Text passage =

# What did YOU get this year?



## Buggy (Oct 17, 2006)

I got some nice stuff:
A diamond and emerald ring from hubby
Perfume from daughter
Pretty cross necklaces from BOTH daughters
Slippers and Lilac oil from sister
Toaster from mother-in-law
Bath set from mother


----------



## Ice (Sep 25, 2006)

Battlefield 2142 PC game from bro-in-law

From my mom & Dad -

Call to Duty Modern Warfare PC game
Gaming PC keyboard 
sweatshirt
Spiderman 3 DVD

From wife -

Jeans, a couple shirts, DVDs (Pirates of Caribbean 3, The Departed), Micheal Buble's "Call Me Irresponsible" music CD

My sister -

State of Maryland Pewter ornament for tree
BAA BAA Black Sheep final Episodes DVD set
Music CD from PBS series "The War"

What I got my wife -

Digital camera
sweater
Book she wanted
watch
14K gold earrings (regularly $95 - got them for $36)

What I got for my 4 year old son -

DUH - Toys, of course !!! ROFLMAO !!!


----------



## Guest (Dec 26, 2007)

Baby_Baby said:


> Cleaning Items- top of my list, I LOVE to clean



Wanna come to my house??  

I got:
-2 guide to fish of the carribean sae books(for cozumel) 
-2 aquarium fish books 
-slippers(to keep my feetsies warm) 
-ipod case 
-ipod speakers 
-earphones 
-various seachem products (because I used the rest of mine on my 40 gallon) 
-fish food(cause I"m almost out) 
-heater for my 40 
-a hood for my 40 
-slate for my 40(who gets slate for christmas??) 
-lots of clothes from aeropostale, american eagle, and hollister(teashirts, jeans, more hoodies and sweatshirts)

Parts of the exercise =
1 > In the gift thread, translate the sentence "I got some nice stuff" into Spanish.
2 > Quote the entries word for word, starting at the line that contains "Among point (745, 5), point" and continuing through the end of the entries, with both ends included.

Material shown =
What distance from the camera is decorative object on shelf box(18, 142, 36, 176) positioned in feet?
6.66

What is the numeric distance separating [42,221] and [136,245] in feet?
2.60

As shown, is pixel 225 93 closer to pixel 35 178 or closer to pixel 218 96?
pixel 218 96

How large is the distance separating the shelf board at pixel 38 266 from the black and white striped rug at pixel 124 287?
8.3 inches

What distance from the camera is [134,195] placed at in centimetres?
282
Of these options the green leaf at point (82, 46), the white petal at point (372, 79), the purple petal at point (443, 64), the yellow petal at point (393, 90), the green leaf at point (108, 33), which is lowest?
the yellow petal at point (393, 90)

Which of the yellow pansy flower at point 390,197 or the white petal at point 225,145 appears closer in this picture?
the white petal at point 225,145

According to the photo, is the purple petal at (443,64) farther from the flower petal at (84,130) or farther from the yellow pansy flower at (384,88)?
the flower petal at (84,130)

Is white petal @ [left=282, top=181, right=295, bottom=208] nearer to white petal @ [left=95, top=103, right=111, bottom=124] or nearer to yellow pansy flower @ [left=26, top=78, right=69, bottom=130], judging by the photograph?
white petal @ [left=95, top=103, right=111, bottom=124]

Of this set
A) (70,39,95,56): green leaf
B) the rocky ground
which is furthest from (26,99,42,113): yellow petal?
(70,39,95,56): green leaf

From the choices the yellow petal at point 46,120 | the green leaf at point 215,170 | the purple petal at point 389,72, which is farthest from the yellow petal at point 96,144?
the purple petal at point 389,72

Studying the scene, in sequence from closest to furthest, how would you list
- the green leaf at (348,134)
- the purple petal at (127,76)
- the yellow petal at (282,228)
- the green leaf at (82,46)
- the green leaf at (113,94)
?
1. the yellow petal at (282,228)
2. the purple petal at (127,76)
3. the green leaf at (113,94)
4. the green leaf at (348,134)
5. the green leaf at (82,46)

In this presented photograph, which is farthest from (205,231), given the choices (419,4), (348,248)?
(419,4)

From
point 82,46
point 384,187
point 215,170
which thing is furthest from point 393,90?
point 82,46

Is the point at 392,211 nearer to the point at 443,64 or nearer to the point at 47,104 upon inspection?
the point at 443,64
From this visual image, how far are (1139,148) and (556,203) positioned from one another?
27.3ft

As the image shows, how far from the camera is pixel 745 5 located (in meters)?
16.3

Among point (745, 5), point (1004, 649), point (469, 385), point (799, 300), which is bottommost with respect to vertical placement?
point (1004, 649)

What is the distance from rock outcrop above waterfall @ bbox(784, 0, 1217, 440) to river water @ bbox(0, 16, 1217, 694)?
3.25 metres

Results of the exercise =
1 > Recibí algunas cosas bonitas.

2 >
Among point (745, 5), point (1004, 649), point (469, 385), point (799, 300), which is bottommost with respect to vertical placement?
point (1004, 649)

What is the distance from rock outcrop above waterfall @ bbox(784, 0, 1217, 440) to river water @ bbox(0, 16, 1217, 694)?
3.25 metres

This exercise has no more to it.